07

2.9K 242 217
                                    

jisoo

minjae amcanın "çocuklar uyanın, geldik." demesiyle gözlerimin aralanışı bir olmuştu. ışığa alışmak adına kısık kısık etrafı izliyordu gözlerim. başımı yasladığım yere bakmaksızın kaldırırken tutulan boynumun ağrısı yavaştan nüks ediyordu bedenime.

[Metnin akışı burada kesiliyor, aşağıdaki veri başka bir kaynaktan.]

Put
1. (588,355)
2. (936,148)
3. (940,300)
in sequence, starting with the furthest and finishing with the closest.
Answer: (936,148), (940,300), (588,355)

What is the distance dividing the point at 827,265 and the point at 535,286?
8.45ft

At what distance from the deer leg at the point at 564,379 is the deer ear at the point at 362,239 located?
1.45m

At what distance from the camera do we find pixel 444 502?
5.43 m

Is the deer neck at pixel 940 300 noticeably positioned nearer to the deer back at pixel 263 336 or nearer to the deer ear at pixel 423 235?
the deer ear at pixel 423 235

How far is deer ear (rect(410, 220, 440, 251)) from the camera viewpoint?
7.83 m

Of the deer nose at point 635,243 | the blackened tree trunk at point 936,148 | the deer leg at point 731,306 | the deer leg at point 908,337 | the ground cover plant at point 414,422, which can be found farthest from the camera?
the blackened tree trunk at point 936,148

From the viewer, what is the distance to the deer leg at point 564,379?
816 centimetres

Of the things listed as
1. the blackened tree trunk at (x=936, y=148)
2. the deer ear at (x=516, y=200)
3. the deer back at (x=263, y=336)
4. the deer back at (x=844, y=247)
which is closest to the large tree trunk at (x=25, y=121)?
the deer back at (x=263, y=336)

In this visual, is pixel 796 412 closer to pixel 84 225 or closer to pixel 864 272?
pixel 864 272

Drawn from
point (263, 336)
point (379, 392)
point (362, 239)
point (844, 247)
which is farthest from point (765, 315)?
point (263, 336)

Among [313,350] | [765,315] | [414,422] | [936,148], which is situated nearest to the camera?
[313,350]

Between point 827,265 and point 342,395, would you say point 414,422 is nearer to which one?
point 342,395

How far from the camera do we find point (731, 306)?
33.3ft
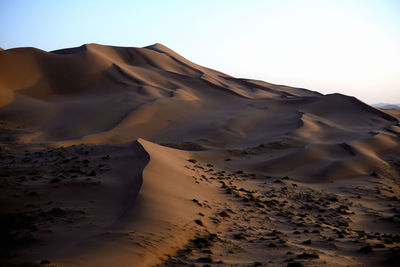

burnuma dolan çiçek kokusuyla omzumdaki ağırlığın kayboluşunu hissettim. bütün algılarım yeni yeni açılıyordu. gözlerim şaşkınlıkla yanımda esneyen taehyung'a bakarken sol kulağımdan yükselen the pretty reckless just tonight şarkısı vardı.

o benim omzuma yatmış ben de başımı ona yaslayarak tüm yolu uyuyarak geçirmiştik. bunun sonucunda böyle bir görüntü ortaya çıkmıştı ve ben şaşkınlık içindeydim.

"günaydın demeliyim sanırım." diye tek gözü kısık bana gülen taehyung avcumun içine kulağından çıkardığı kulaklığımı yerleştirdi. "şarkıların güzelmiş. yol boyunca çok iyi geldi, teşekkür ederim." dedi.

yutkunarak telefondan şarkıyı durdurup kulaklıkları kutusuna yerleştirerek "rica ederim." diyebilmiştim utana sıkıla. taehyung ile yol boyunca şarkı dinleyerek ve uyuyarak yolculuk ettiğimi düşünmek aklımı uçuruyordu sanki.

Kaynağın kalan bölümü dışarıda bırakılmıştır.